WHAT YOU ARE ASKED TO DO: Reproduce the text lines of each record below word for word, leaving the pictures out of your answer.

LISTING:
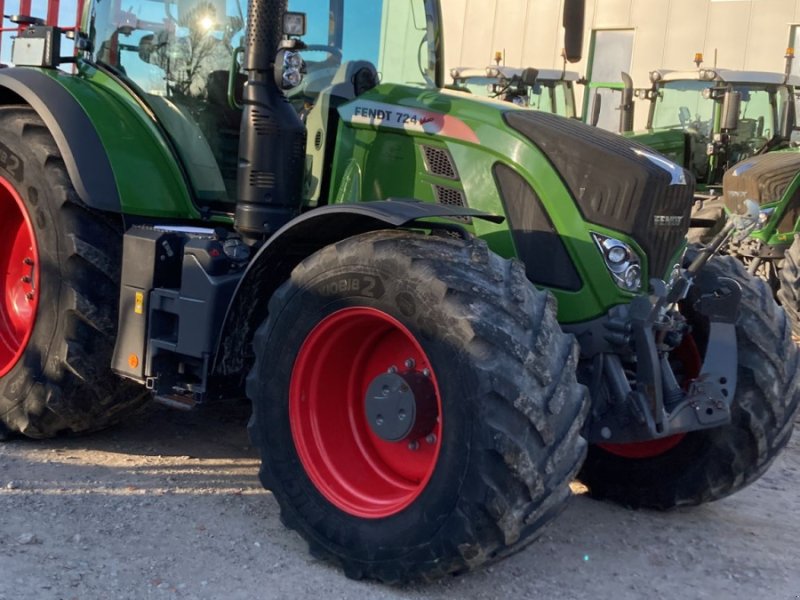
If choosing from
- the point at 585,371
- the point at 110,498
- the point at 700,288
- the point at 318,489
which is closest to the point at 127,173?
the point at 110,498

ANSWER TO THIS TASK:
If choosing from
- the point at 585,371
- the point at 110,498
- the point at 700,288
- the point at 318,489
which is closest to the point at 127,173?
the point at 110,498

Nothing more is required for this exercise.